Total ways of arranging, say n things, when x are similar, y are similar and of another type: n!/x!y!
We divide by x! and y! as these similar items can be arranged within themselves in x! and y! ways, and taking them separately gives repetitions.

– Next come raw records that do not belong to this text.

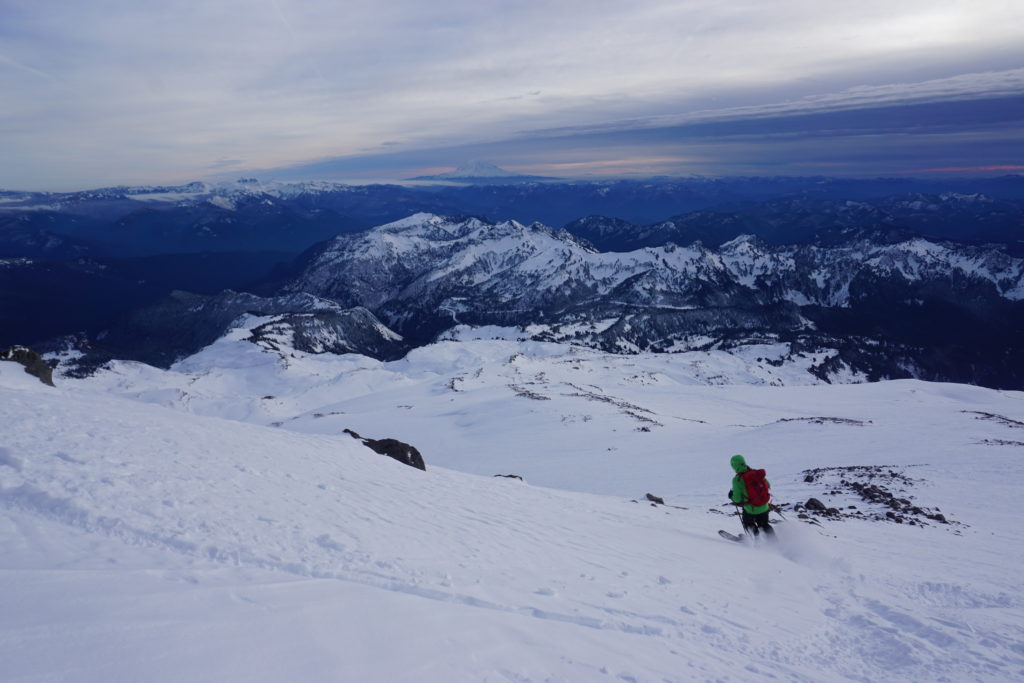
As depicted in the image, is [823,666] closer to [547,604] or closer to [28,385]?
[547,604]

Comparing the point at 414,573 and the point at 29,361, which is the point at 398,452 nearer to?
the point at 414,573

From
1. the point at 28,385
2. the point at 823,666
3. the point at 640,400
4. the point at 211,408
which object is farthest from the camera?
the point at 211,408

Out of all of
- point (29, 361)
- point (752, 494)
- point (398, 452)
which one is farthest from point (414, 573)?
point (29, 361)

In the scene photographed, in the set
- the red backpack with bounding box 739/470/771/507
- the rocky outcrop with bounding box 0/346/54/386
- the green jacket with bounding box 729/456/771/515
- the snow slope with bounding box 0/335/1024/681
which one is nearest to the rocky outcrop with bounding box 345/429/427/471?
the snow slope with bounding box 0/335/1024/681

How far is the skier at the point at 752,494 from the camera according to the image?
13297mm

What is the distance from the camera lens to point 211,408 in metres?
99.4

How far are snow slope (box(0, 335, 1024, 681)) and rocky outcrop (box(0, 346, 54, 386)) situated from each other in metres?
1.79

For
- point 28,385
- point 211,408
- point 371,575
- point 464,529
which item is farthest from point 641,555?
point 211,408

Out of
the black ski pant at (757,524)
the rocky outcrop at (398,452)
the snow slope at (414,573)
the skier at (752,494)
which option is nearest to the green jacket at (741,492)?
the skier at (752,494)

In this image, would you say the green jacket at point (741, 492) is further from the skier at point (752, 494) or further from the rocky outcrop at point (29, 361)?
the rocky outcrop at point (29, 361)

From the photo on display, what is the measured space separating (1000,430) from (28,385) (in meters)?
54.2

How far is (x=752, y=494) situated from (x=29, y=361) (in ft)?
103

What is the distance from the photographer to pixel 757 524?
13781 mm

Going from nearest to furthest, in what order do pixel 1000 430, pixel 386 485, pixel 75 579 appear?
pixel 75 579 < pixel 386 485 < pixel 1000 430
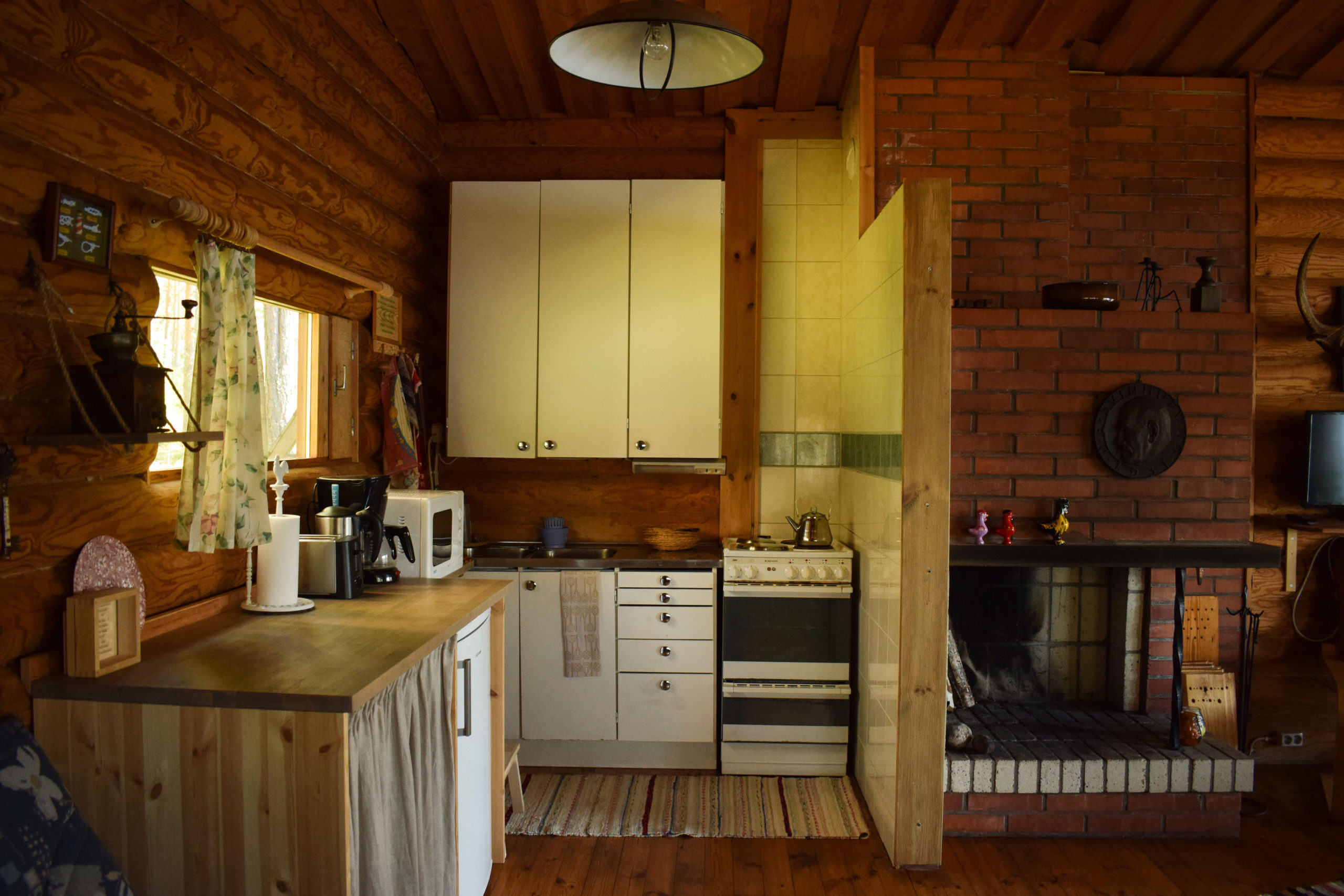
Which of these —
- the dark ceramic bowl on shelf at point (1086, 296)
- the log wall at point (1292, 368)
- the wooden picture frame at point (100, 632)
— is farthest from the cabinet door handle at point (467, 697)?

Total ways = \(\frac{12!}{3!3!3!3!} \)

(I) First 3 nucleobases are all of the same type: So, first three places can be taken by any of the four, so 4 ways, while remaining 9 places can be filled by other 3 types = \(\frac{4*9!}{3!3!3!}\)
P =\( \frac{\frac{4*9!}{3!3!3!}}{\frac{12!}{3!3!3!3! }}= \frac{4*3!}{12*11*10 }= \frac{1}{55}\)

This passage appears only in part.